• [ESTRATTO DELLA FONTE]
····················

Ville venete accerchiate
mar 7th, 2013 by ecopolisnewsletter
battaglia-terme-castello-catajo-vista-camperSconcertante. L’indice padovano degli insediamenti commerciali legati alla grande distribuzione è quasi il triplo, in termini di superficie, rispetto agli standard europei ed ogni giorno nei centri urbani decine di piccoli e medi negozi sono costretti a chiudere. Eppure si continuano a realizzare nuovi mega centri commerciali che, consentiti da varianti urbanistiche, quasi sempre si collocano in luoghi estremamente sensibili da un punto di vista paesaggistico ed ambientale.
E’ questo ad esempio il caso del nuovo centro commerciale previsto dal Comune di Abano ai confini del complesso monumentale di Ca’ Mocenigo che, oltre alla bella villa settecentesca in cui soggiornò Casanova, comprende un oratorio, due barchesse, magazzini e diversi essiccatoi per il tabacco, un tempo coltivato nelle vicine campagne. Una testimonianza fondamentale dell’opera di bonifica e valorizzazione agricola avviata dal XV secolo dalla nobile famiglia veneziana nell’entroterra veneto.
Più clamoroso è il caso del centro commerciale progettato nel territorio del Comune di Due Carrare. Un ecomostro, lungo 290 metri, con una superficie coperta di quasi 3 ettari e con parcheggi scoperti per 800 posti auto. Il nuovo insediamento cementifica irreversibilmente terreni utilizzati a fini agricoli, ma soprattutto deturpa il contesto di due tra i più importanti complessi monumentali del Veneto: il Castello del Catajo e Villa Dolfin, in un territorio scampato all’alluvione di capannoni, villette e condomini, che caratterizza tanta parte della campagna veneta.

····················

• [CONTENUTO DEL DATASET]
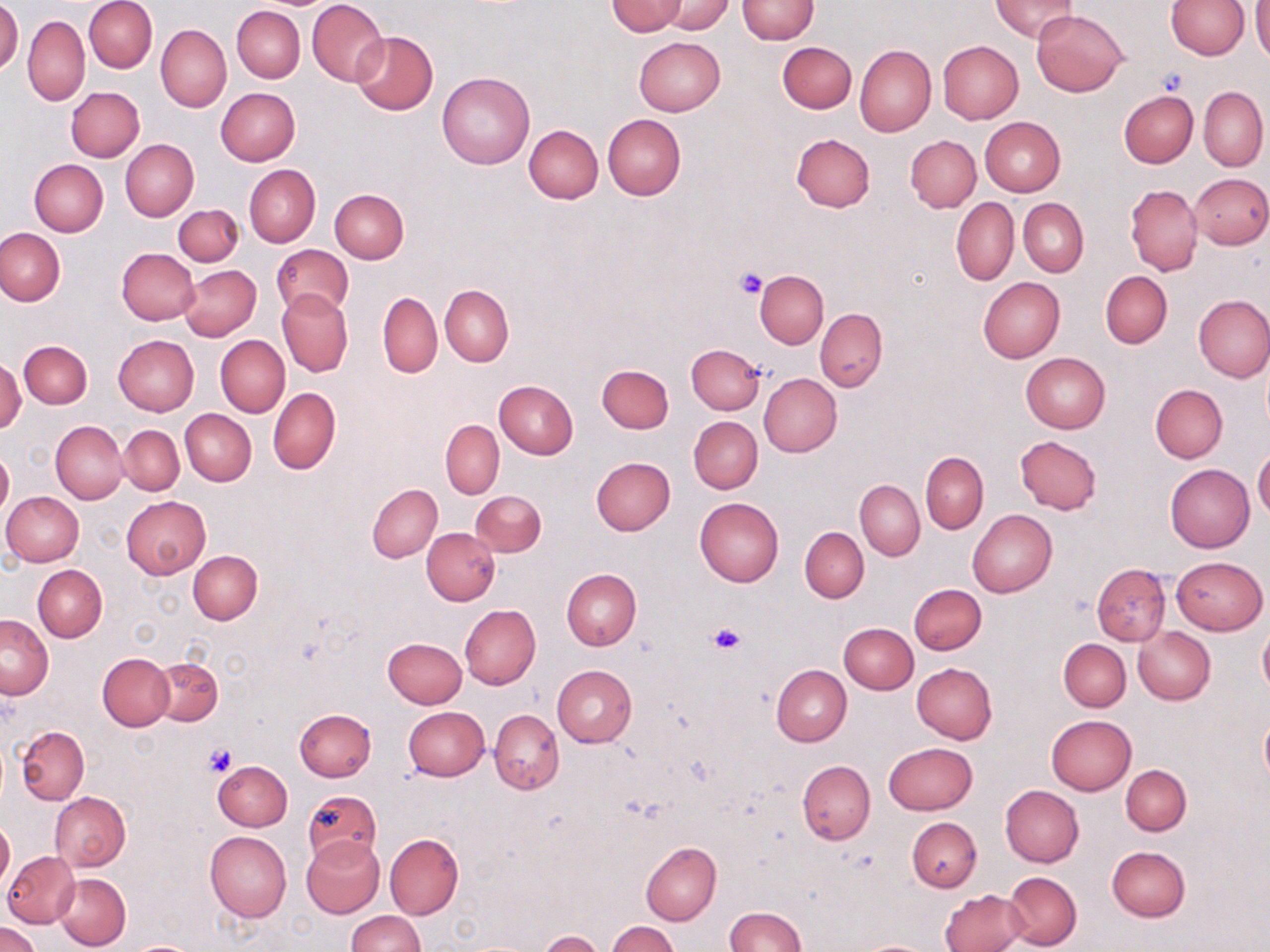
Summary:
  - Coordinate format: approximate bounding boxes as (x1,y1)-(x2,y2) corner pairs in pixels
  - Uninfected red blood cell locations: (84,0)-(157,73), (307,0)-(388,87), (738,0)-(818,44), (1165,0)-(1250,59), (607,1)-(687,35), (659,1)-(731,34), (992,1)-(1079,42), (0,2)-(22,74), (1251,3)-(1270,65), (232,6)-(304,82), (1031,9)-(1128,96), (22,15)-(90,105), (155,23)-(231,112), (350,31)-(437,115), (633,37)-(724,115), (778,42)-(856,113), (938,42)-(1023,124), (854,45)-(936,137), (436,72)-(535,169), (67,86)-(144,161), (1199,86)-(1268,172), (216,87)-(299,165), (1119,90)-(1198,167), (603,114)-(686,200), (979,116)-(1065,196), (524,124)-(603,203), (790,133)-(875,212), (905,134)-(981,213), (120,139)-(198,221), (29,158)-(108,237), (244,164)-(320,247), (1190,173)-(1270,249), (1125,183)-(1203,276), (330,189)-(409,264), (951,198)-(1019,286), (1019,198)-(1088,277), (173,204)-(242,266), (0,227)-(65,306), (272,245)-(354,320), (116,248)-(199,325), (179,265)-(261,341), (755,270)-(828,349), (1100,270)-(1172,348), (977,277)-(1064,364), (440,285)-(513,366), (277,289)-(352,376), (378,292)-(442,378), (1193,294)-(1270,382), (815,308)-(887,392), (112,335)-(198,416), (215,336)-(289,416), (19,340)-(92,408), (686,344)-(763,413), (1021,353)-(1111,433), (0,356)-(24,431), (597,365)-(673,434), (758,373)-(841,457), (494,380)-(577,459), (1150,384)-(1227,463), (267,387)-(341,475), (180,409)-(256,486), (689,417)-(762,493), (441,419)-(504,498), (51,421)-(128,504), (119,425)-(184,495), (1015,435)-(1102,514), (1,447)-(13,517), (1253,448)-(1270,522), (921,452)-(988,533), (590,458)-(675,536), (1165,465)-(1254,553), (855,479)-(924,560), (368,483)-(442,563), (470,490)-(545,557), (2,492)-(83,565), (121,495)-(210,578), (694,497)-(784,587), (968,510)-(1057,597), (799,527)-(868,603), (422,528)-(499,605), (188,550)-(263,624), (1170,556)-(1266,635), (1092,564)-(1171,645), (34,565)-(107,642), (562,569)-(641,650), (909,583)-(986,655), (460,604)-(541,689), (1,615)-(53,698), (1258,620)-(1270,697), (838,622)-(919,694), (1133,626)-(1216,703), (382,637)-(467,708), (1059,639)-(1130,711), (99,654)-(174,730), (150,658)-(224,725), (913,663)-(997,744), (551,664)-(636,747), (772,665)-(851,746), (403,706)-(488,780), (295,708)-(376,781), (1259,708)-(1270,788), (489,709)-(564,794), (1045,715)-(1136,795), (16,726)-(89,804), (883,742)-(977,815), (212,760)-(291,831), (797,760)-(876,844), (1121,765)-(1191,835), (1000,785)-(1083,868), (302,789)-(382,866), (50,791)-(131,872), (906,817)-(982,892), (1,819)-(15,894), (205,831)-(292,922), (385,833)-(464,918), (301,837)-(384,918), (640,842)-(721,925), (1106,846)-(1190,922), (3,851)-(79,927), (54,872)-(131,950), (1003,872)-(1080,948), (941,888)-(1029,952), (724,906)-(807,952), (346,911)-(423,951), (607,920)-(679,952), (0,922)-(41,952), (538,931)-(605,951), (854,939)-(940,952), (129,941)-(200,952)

····················

• [CONSEGNA]
Ricopia fedelmente il passo dell'articolo sulle ville venete che va da "Più clamoroso è" fino a "della campagna veneta.".

• [SOLUZIONE]
Più clamoroso è il caso del centro commerciale progettato nel territorio del Comune di Due Carrare. Un ecomostro, lungo 290 metri, con una superficie coperta di quasi 3 ettari e con parcheggi scoperti per 800 posti auto. Il nuovo insediamento cementifica irreversibilmente terreni utilizzati a fini agricoli, ma soprattutto deturpa il contesto di due tra i più importanti complessi monumentali del Veneto: il Castello del Catajo e Villa Dolfin, in un territorio scampato all’alluvione di capannoni, villette e condomini, che caratterizza tanta parte della campagna veneta.